The rest of the write-up is encouraging. Let’s say for a moment Givony is right, and Casspi has less ability to facilitate. That means that the Kings do still have Jason Thompson (who is a tremendous ball handler–maybe better than Anthony Randolph) who can handle the ball.
I’ll argue that one reason Casspi was taken, over someone like Derrick Brown, is that the Kings do believe that Casspi can develop his ball handling skills. Say whatever you want about Tyreke Evans (and I’ll have my fill), but right now part of the success of Evans adapting to the NBA could be part of the success that Casspi has adapting to the NBA.
This is what ultimately, in my view, makes building around young players so hard for fans. They have a hard time recognizing that a player’s ability to do a little thing like grab a rebound, run up the court for 20 feet, make an up-court pass to a streaking player is not exactly a little thing. Those types of things are what make LeBron James LeBron James.
If Casspi can rebound at a higher clip than he did in the EuroLeague (which is a big if), than perhaps he will be a slam dunk pick. His potential is high (he wasn’t picked cuz he was Israeli), and his ability to improve is not beyond reason. Kevin Martin managed to make a huge leap after a season of mostly watching in 2004-05. (When you’re playing behind Cuttino Mobley and Doug Christie, that’s yet another reason.) Francisco Garcia has been a valuable player in some respects, but one could argue he’s never been properly utilized. (More on this later.)

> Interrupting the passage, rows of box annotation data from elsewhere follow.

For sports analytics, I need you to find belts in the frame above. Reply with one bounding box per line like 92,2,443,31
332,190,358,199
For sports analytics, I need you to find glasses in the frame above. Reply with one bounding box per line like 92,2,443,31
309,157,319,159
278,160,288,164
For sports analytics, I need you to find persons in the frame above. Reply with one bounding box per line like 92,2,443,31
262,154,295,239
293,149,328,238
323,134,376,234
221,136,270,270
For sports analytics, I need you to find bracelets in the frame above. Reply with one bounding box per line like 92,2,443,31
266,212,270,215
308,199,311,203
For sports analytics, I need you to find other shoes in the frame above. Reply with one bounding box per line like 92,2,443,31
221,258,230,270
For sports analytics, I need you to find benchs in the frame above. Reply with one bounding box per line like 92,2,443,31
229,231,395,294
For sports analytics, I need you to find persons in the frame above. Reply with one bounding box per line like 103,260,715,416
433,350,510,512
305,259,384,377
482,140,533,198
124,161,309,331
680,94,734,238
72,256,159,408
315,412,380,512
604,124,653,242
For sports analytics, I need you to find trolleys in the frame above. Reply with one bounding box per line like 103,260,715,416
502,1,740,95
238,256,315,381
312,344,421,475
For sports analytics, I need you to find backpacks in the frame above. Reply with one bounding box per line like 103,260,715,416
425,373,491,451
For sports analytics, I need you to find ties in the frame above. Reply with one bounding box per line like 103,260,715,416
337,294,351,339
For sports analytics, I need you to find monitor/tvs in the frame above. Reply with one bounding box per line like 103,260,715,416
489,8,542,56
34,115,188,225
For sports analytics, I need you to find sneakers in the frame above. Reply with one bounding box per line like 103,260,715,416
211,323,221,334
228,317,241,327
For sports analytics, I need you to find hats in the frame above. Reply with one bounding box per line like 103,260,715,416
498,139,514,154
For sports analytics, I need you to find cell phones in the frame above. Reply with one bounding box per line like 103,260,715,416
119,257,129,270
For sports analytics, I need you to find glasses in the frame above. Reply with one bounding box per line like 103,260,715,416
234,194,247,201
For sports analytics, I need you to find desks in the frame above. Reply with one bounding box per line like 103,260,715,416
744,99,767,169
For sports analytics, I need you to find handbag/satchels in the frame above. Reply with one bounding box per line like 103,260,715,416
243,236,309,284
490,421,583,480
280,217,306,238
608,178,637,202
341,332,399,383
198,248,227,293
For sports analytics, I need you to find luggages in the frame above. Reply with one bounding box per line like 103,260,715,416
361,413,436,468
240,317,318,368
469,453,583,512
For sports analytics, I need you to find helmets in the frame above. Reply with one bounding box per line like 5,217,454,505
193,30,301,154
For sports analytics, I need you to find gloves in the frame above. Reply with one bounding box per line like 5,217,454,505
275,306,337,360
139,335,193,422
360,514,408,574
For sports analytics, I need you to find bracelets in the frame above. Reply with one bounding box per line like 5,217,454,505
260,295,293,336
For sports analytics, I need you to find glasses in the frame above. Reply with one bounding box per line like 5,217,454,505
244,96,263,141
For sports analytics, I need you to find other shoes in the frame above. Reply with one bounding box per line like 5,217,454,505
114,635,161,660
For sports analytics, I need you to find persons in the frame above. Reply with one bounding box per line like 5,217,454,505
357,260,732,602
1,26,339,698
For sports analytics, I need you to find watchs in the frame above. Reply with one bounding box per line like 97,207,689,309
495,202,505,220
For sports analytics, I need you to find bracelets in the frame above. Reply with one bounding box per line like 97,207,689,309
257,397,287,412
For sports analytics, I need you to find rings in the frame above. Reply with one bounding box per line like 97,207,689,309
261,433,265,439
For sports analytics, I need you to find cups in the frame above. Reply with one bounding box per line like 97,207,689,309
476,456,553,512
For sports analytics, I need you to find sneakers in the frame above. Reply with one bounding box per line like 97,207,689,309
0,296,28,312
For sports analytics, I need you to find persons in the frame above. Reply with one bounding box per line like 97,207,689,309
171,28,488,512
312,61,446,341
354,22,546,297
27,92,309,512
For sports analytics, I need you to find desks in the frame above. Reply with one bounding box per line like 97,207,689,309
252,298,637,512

What do I know that Casspi can do that will make him beloved? He can run around like a maniac, be a pain in the ass to the opponent by being physical, emotional, and aggressive. The Kings absolutely need that. (I don’t care what people say about Reggie Theus in his aftermath of his coaching; he’s not a dumb or tacticianless–he surrounded himself with a staff who didn’t complement what he needed to be successful. That was his biggest, and most stunning, flaw. That, and his ego led him to do unusual things like set practice schedules that didn’t make sense in the practice-light-during-the-season NBA. But Reggie did get one thing right: The Kings absolutely needed to be more aggressive.)
Now I don’t think it’s terribly complicated the stuff I’ve been talking about here. Part of the name of the game is finding ways to utilize talent that other teams can’t, or won’t, see. The Kings have no problem having their main ball handler being a PF, SF, SG, PG, or C. They don’t care. What Geoff Petrie wants, and generally strives for, is a team that complements each other.
Think about what takes place during a game. Rebounding. Defense. Shot Blocking. Steals and Deflections. Running up the court to beat players down the court. Moving the ball from each side of the court to keep the defense off balance. Finding a high quality shot as quickly as possible. Balancing the need of inside play with outside play. Trying to get players shots at where they are not only comfortable, but also where they are most likely to be successful given their physical attributes and skill-set. (Since I’m too cynical for my own good, you will also see a ton of iso plays. Nature of the beast.)
This is not an easy task, and no NBA coach is a slouch. (Hence why i feel somewhat compelled to defend Reggie Theus’ coaching tenure, even though he’s a mouthy me-first asshole.) How you balance your negatives with your positives is the biggest difference between successful coaches in the NBA. (That, and knowing your talent is what wins you games. That, and having talent.)
So what does this mean for Omri Casspi? Get to it Bear Jew. (Aldo Raine: We’ah natt in the takin prisonah bidnezz. We in the Nazee killin bidnezz. And, cuzin, bidnezz is ah boomin…) So can Casspi provide that level the Kings need? Only the Bear Jew knows. (And one request Bear Jew: No beating people to death with Teddy Ballgame’s bat, okay? Unless it’s Newt Gingrich, Dick Cheney, or Rush Limbaugh. But, you might wanna check with your head coach on the last one. Oh, and dumping Karl Rove with the fishes is not a bad idea while you’re at it.)
Bear Jew! Bear Jew! Bear Jew! Bear Jew!